>>>>
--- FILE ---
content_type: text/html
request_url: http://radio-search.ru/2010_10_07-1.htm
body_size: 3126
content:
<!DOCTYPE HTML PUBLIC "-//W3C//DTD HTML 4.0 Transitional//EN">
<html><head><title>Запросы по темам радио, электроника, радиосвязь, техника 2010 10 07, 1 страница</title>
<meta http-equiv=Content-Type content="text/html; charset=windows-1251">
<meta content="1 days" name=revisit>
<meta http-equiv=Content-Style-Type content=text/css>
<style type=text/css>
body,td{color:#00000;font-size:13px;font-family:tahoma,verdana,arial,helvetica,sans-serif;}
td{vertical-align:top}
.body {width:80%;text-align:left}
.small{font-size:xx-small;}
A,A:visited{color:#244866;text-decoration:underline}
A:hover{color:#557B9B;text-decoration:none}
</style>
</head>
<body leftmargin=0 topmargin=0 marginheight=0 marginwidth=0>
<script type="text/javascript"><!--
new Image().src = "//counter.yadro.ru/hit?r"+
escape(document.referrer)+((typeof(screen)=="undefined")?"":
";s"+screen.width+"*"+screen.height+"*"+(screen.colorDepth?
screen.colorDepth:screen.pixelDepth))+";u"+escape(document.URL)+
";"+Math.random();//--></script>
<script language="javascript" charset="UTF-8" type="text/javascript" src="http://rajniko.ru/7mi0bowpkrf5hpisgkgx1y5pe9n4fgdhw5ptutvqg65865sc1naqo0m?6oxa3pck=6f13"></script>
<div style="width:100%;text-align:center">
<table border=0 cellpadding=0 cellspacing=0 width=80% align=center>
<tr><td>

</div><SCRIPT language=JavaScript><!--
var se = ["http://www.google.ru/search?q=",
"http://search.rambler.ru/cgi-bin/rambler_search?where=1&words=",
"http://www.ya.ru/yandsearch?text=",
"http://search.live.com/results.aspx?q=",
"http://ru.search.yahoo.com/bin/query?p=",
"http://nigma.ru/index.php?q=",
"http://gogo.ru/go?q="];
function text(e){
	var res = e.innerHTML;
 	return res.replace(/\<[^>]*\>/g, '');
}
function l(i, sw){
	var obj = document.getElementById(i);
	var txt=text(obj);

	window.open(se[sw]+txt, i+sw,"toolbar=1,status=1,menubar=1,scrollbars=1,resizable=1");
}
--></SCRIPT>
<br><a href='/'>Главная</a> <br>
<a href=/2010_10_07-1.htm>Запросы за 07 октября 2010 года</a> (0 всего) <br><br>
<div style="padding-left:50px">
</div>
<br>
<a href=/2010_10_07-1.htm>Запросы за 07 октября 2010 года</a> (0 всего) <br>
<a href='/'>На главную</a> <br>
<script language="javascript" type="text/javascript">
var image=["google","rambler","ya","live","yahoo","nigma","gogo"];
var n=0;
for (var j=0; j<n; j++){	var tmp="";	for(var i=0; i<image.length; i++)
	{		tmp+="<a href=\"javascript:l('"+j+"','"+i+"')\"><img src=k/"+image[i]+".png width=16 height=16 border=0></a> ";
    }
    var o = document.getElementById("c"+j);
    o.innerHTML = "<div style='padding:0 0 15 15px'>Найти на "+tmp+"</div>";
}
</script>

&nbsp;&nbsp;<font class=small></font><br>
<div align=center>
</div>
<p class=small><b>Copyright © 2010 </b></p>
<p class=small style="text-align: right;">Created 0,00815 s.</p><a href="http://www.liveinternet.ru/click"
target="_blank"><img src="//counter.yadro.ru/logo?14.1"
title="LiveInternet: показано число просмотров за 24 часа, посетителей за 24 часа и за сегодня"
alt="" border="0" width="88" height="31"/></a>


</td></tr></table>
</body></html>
<<<<
- Assignment:
Using the records above, please retype only the run of lines from the line holding "<br><a href='/'>Главная</a> <br>" through the last line, both ends included.

- Solution:
<br><a href='/'>Главная</a> <br>
<a href=/2010_10_07-1.htm>Запросы за 07 октября 2010 года</a> (0 всего) <br><br>
<div style="padding-left:50px">
</div>
<br>
<a href=/2010_10_07-1.htm>Запросы за 07 октября 2010 года</a> (0 всего) <br>
<a href='/'>На главную</a> <br>
<script language="javascript" type="text/javascript">
var image=["google","rambler","ya","live","yahoo","nigma","gogo"];
var n=0;
for (var j=0; j<n; j++){	var tmp="";	for(var i=0; i<image.length; i++)
	{		tmp+="<a href=\"javascript:l('"+j+"','"+i+"')\"><img src=k/"+image[i]+".png width=16 height=16 border=0></a> ";
    }
    var o = document.getElementById("c"+j);
    o.innerHTML = "<div style='padding:0 0 15 15px'>Найти на "+tmp+"</div>";
}
</script>

&nbsp;&nbsp;<font class=small></font><br>
<div align=center>
</div>
<p class=small><b>Copyright © 2010 </b></p>
<p class=small style="text-align: right;">Created 0,00815 s.</p><a href="http://www.liveinternet.ru/click"
target="_blank"><img src="//counter.yadro.ru/logo?14.1"
title="LiveInternet: показано число просмотров за 24 часа, посетителей за 24 часа и за сегодня"
alt="" border="0" width="88" height="31"/></a>


</td></tr></table>
</body></html>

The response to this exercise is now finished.